Declarações de um dos diretores do Stanford Medicai Center Alcohol Clinic, dos Estados Unidos, publicadas na revista Newsweek há alguns anos, assinalavam esse fenômeno: "Existe um grande número de meninos que cresceram aparentemente bem, sem dificuldades para os objetivos desejados, e agindo de forma quase perfeita. Ao chegarem aos 20 anos, talvez ao aproximarem-se dos 30, começam de repente a afastar-se de seus amigos, a abandonar suas atividades e a cair em uma profunda depressão. As investigações revelam que pelo menos a metade deles se voltará para o álcool, resgatando e perpetuando um problema familiar que talvez tenha gerações de vigência”.
Pela observação de casos observados por assistentes sociais e unindo a experiência de tratar "meninos perfeitos", filhos de alcoólatras e paralelamente jovens abatidos e atraídos pela droga, frutos também de lares dependentes, comprovou-se coincidência em pelo menos dois pontos: as dificuldades para expressar seus sentimentos e o medo de perder o controle de si mesmos.
Dificuldades e medos evidentemente relacionados com os mecanismos de defesa que devem ter-se desenvolvido em algum momento da infância, a fim de mover-se em um lar caótico, agindo em torno da incoerência dos modelos ditados por um dependente grave e, ao mesmo tempo, do controle auto-imposto a seus desejos e sentimentos, para evitar transtornar seus pais.
Alguns meninos nessas condições desenvolvem um senso de responsabilidade exagerado, não referido exclusivamente a eles mesmos, mas sim aos restantes membros da família. Outros assumem o papel de "mediadores", para dar algum tipo de ordem na casa, ao passo que um outro grupo de garotos tende a atuar movido apenas pela necessidade de fazer com que aqueles que o cercam — em especial o alcoólatra com quem convivem — não se sintam mal. Inconscientemente, carregam a culpa de ser eles que induzem os pais a beber, com seu mau comportamento.
Na idade adulta, os papéis adquiridos quando jovens são difíceis de serem abandonados, e esses meninos responsáveis ou concessivos convertem-se em pessoas que preferem a solidão, pois a companhia lhes exige que se encarreguem indiscriminadamente do outro; que se casam por sua vez com um alcoólatra ou com um indivíduo problemático, pois precisam continuar sendo a sustentação de alguém; ou que emitem mensagens ininteligíveis, pois estão impossibilitados de demonstrar seus sentimentos.
As reflexões de um jovem estudante, citadas no mesmo artigo da Newsweek, oferecem uma síntese clara da angústia na qual crescem os filhos de mulheres ou homens submissos às suas dependências:
"Eu sempre achava que não fazia o suficiente para que minha mãe se sentisse melhor.

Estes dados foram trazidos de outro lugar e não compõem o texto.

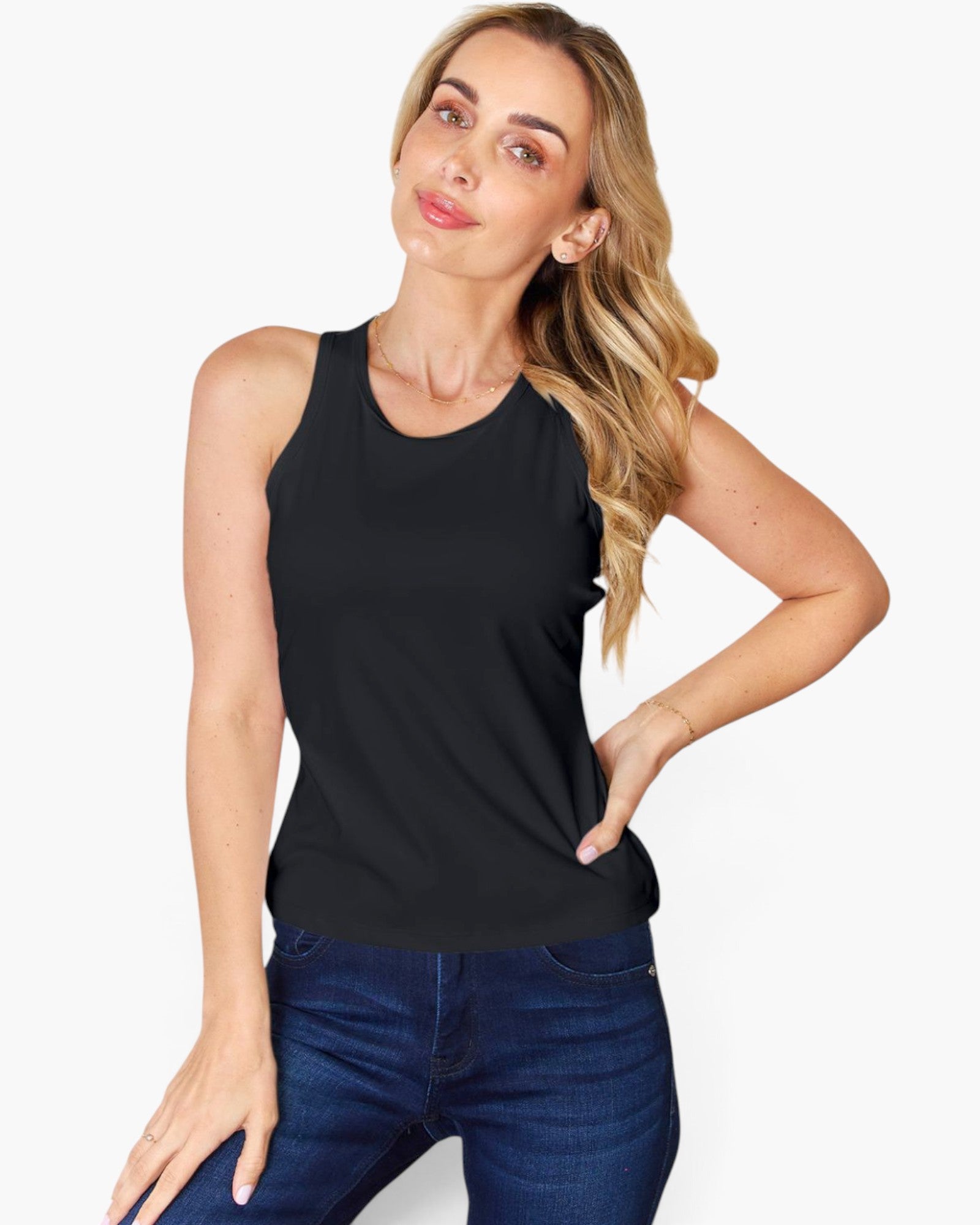 A woman modeling a sleeveless black tank top with blue jeans against a plain light gray background.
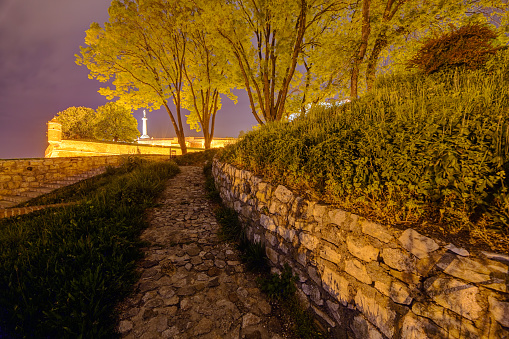 Belgrade medieval walls of fortress and park at night, Serbia
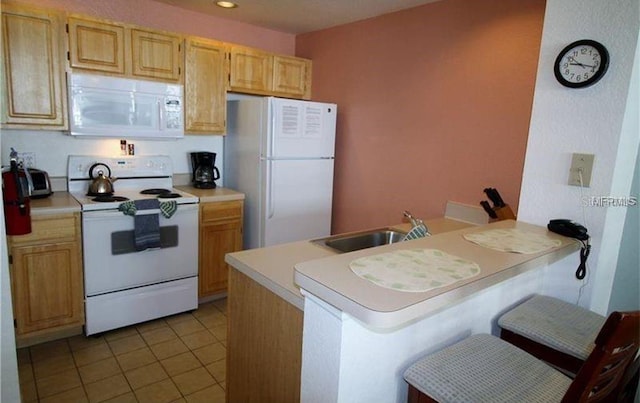 kitchen featuring white appliances, light brown cabinets, sink, a breakfast bar area, and kitchen peninsula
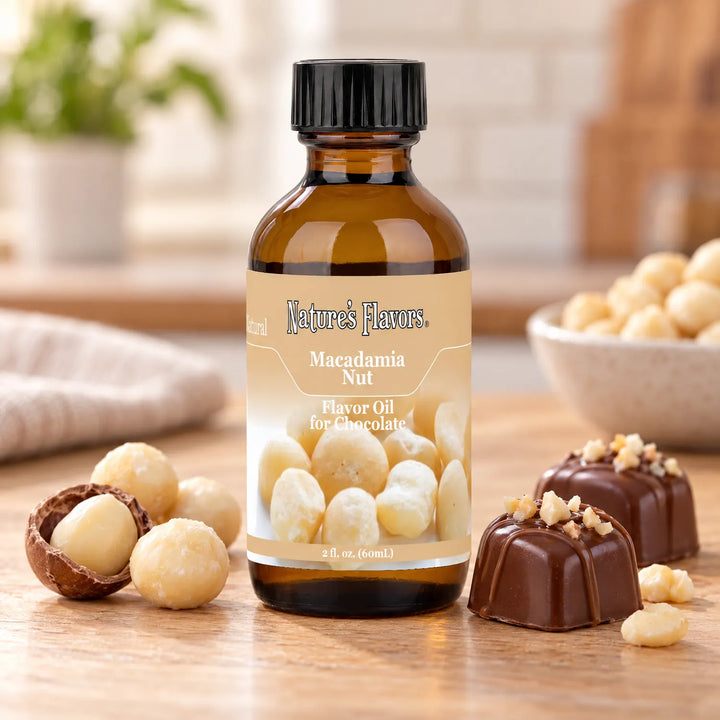 Nature's Flavors Macadamia Nut Flavor Oil for Chocolate bottle beside macadamia nuts, an open shell, and chocolate bonbons on a wooden countertop.
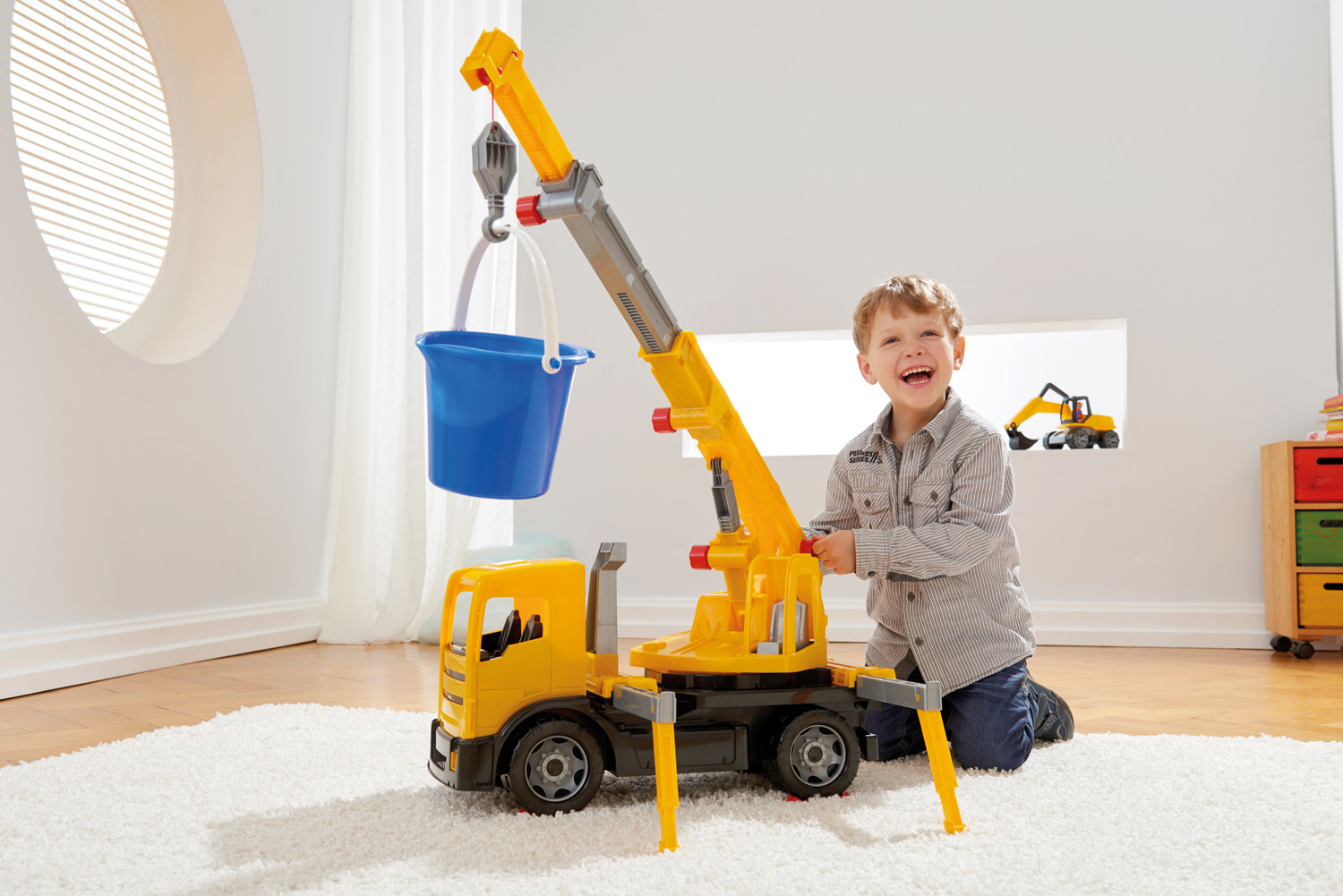 Un bambino sorride accanto a un camion gru giocattolo giallo e grigio. Un secchio blu è appeso alla gru.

Eu imaginava: se tivesse me comportado bem, minha mãe não precisaria beber. Pensava que se fizesse o esforço necessário, as coisas mudariam; e quando isso não ocorria, eu sofria por não ter sido capaz de consegui-lo. Freqüentemente volto a ver as coisas desse modo, embora creia que chegará o momento em que terei de aceitar que jamais teria podido mudar a situação. A lição mais dura que tive de aprender, como filho de uma alcoólatra, foi que eu devia esquecer minha mãe e percorrer o caminho sozinho”.